Anwendungsbereich Kündigungsschutzgesetz 

Vereinfacht zusammengefasst besteht ein Kündigungsschutz nach § 1 KSchG, wenn der Betrieb mehr als 10 Arbeitnehmer beschäftigt und der Mitarbeiter seit über 6 Monaten ununterbrochen in einem Arbeitsverhältnis mit dem Betrieb oder Unternehmen stand. Nähere Details sind hier nachzulesen: Anwendung Kündigungsschutz nach Kündigungsschutzgesetz 

Sonderkündigungsschutz für bestimmte Fallgruppen

Außerhalb des Kündigungsschutzgesetzes gibt es zunächst einige Sonderregelungen für bestimmte Fallgruppen. Die relevantesten sind:

  • Nach § 18 Abs. 1 BEEG darf der Arbeitgeber das Arbeitsverhältnis ab dem Zeitpunkt, von dem an Elternzeit verlangt worden ist und während der Elternzeit nicht kündigen.
  • Gemäß § 9 Abs. 1 S. 1 Mutterschutzgesetz bedarf die Kündigung einer Schwangeren während der Schwangerschaft und bis zum Ablauf von vier Monaten nach der Entbindung der vorherigen Zustimmung der zuständigen Behörde.

===

**Aufgabe A**
Gib aus dem Text zum Kündigungsschutz den Abschnitt von „Sonderkündigungsschutz für bestimmte“ bis einschließlich „Elternzeit nicht kündigen.“ unverändert zurück.
**Aufgabe B**
Bis wann nach der Entbindung bedarf die Kündigung einer Schwangeren laut dem Text zum Kündigungsschutz der vorherigen Zustimmung der zuständigen Behörde?

**Bereitgestelltes Material**
===

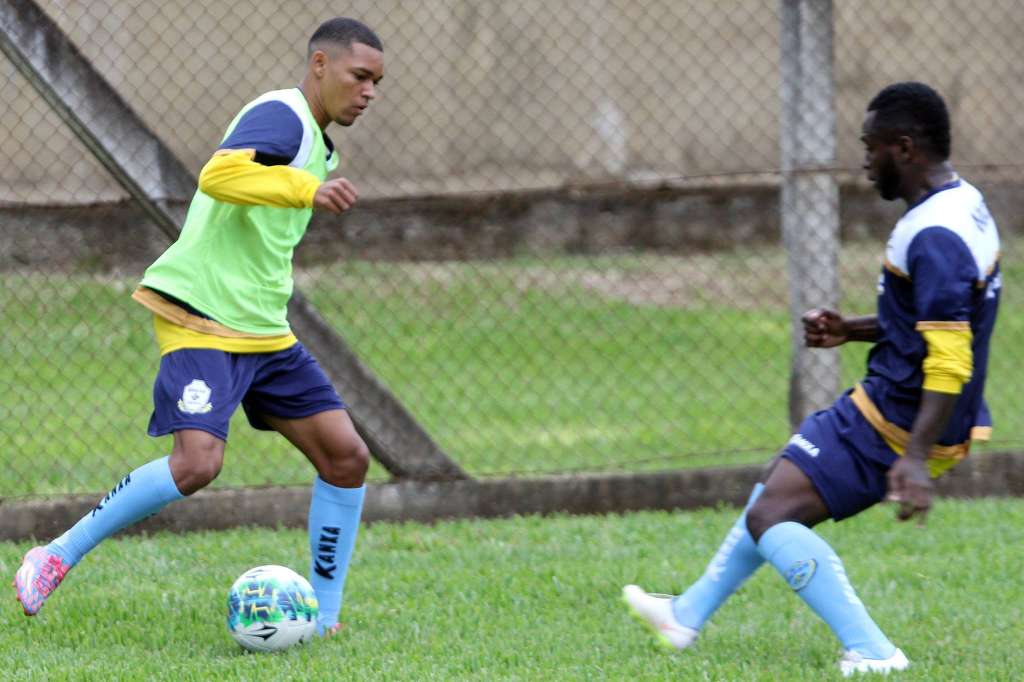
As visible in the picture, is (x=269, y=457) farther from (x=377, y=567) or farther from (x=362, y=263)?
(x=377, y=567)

===

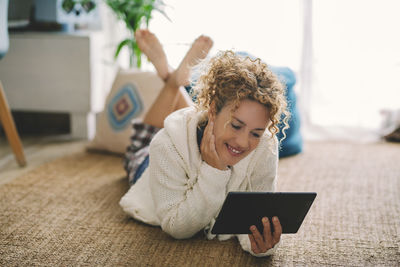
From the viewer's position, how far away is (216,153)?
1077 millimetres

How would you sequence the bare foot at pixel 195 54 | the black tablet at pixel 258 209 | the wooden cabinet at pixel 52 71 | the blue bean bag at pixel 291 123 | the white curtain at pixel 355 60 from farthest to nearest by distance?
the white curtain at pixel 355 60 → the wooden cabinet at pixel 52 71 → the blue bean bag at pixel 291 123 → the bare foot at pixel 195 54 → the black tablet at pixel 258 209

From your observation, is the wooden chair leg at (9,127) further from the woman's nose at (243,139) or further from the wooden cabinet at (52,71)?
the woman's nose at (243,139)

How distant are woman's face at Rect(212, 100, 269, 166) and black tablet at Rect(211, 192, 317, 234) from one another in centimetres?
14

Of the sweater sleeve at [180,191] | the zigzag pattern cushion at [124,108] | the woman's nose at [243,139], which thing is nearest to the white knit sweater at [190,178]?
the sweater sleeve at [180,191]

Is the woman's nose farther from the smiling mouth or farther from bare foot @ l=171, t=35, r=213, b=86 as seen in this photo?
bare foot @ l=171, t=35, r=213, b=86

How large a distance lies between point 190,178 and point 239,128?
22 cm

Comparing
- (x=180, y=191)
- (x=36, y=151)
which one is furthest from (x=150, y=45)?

===

**Richtige Antwort A**
Sonderkündigungsschutz für bestimmte Fallgruppen

Außerhalb des Kündigungsschutzgesetzes gibt es zunächst einige Sonderregelungen für bestimmte Fallgruppen. Die relevantesten sind:

  • Nach § 18 Abs. 1 BEEG darf der Arbeitgeber das Arbeitsverhältnis ab dem Zeitpunkt, von dem an Elternzeit verlangt worden ist und während der Elternzeit nicht kündigen.

**Richtige Antwort B**
Bis zum Ablauf von vier Monaten nach der Entbindung.